Remote providers are opt-in. Install .[providers], set the relevant API key in .env, and explicitly change repobrain.toml before RepoBrain sends code to Gemini, OpenAI, Voyage, or Cohere.

Cheap Gemini setup:

[providers]
embedding = "gemini"
reranker = "gemini"
gemini_embedding_model = "gemini-embedding-001"
gemini_output_dimensionality = 768
gemini_task_type = "SEMANTIC_SIMILARITY"
gemini_rerank_model = "gemini-2.5-flash"
gemini_models = ["gemini-2.5-flash", "gemini-2.5-flash-lite", "gemini-3-flash-preview"]

gemini_rerank_model is not locked to a single Gemini release. RepoBrain passes the configured string straight to the Gemini SDK, so you can switch between current supported models such as gemini-2.5-flash, gemini-3-flash-preview, or gemini-2.5-flash-preview-09-2025.

If you want automatic fallback when one Gemini rerank model hits quota or rate limits, set GEMINI_MODELS in .env as a comma-separated ordered pool. RepoBrain will keep the first healthy model active and move to the next one only for quota/rate-limit exhaustion errors.
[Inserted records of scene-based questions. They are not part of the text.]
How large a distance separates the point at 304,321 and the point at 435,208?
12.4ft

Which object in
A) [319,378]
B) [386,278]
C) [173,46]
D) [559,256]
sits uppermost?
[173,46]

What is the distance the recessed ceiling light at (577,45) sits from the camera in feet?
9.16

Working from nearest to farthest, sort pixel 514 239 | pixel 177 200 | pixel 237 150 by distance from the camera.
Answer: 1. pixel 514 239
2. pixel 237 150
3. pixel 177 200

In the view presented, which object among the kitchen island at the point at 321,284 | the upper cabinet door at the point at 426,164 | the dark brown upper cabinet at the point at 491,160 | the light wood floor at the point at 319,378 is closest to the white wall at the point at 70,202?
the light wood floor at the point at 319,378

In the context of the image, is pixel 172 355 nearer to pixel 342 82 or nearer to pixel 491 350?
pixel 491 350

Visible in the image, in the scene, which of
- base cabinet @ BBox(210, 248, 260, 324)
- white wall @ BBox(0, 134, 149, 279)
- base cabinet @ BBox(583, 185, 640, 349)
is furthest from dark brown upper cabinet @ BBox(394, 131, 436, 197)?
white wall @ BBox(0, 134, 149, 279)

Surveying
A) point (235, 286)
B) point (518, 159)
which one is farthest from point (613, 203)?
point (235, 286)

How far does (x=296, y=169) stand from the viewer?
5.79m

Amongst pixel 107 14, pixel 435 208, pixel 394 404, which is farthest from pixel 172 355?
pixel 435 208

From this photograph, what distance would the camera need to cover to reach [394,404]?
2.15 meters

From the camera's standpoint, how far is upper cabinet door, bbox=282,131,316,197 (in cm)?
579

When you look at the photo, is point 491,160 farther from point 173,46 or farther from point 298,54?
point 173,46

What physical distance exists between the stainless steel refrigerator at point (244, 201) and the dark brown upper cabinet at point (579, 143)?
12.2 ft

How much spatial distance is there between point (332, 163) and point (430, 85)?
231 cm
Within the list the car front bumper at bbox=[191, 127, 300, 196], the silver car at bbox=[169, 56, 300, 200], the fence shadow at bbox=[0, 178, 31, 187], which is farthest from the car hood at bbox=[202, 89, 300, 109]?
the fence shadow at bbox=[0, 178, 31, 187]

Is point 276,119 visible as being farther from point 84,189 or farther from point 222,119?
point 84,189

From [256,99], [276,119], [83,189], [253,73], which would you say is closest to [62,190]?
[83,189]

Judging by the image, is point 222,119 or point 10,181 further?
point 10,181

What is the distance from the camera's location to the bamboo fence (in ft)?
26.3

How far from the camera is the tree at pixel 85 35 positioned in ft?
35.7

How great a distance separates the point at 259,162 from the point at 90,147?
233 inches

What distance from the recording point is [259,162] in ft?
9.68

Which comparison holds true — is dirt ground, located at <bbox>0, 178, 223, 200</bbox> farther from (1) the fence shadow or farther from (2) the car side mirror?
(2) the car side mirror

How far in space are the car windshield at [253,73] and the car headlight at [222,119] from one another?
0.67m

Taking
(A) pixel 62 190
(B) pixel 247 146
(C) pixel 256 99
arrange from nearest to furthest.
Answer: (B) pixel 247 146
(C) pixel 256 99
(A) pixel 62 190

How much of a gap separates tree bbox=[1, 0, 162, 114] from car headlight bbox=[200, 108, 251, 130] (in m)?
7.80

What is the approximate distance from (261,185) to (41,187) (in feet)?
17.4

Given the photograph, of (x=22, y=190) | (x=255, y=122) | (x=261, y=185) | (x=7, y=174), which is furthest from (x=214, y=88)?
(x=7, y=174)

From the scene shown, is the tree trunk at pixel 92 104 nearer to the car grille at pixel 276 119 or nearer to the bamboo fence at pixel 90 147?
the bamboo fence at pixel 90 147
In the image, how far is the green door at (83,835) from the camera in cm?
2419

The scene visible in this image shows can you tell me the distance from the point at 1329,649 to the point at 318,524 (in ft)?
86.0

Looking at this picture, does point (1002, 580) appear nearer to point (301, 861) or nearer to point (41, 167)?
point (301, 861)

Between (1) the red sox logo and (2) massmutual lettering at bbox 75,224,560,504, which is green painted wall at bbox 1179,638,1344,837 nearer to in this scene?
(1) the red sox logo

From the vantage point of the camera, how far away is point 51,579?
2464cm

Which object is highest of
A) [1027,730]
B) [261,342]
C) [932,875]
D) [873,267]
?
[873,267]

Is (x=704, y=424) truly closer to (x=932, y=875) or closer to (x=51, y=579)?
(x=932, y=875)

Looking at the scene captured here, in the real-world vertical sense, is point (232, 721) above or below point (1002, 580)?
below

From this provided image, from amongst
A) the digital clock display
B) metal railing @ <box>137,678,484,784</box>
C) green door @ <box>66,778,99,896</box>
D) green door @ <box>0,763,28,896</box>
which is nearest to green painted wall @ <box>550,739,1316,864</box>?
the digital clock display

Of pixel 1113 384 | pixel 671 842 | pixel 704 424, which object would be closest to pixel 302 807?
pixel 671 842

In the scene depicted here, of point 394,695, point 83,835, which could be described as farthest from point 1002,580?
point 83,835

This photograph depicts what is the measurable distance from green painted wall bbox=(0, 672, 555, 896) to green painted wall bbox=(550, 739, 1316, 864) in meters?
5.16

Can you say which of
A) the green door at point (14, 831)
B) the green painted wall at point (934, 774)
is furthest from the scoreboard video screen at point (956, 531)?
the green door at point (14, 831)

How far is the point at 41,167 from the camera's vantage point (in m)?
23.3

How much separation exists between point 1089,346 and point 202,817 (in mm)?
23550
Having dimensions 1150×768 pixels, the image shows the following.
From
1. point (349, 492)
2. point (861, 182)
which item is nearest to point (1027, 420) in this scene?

Start from .env.example and fill GEMINI_API_KEY.

Design Principles

Local-first by default
Pluggable providers for local or cloud inference
Evidence before edit suggestion
Degrade gracefully when tree-sitter or remote SDKs are unavailable
Keep the repo runnable without heavyweight infrastructure

Comparison To Naive AI Code Search

Capability	Naive agent scan	RepoBrain
File discovery	heuristic guessing	indexed hybrid retrieval
Flow tracing	shallow grep	symbol + import + call-edge hints
Edit target ranking	implicit intuition	explicit scored suggestions
Confidence	rarely stated	explicit score + warnings
Transport	chat-only	CLI + stdio MCP-style adapter

Docs

Release Track

0.1.x: runnable MVP, local indexing, hybrid retrieval, edit targets
0.2.x: parser quality upgrade, better graph extraction, stronger retrieval fusion
0.3.x: confidence calibration, stronger impact analysis, safer change context
0.5.x: provider adapters and richer MCP ergonomics
1.0.0: trusted local codebase memory product with stable contracts

See the detailed breakdown in ROADMAP.md and docs/releases.md.

Status

This repository is a runnable MVP focused on clean architecture, testability, and a strong OSS launch narrative.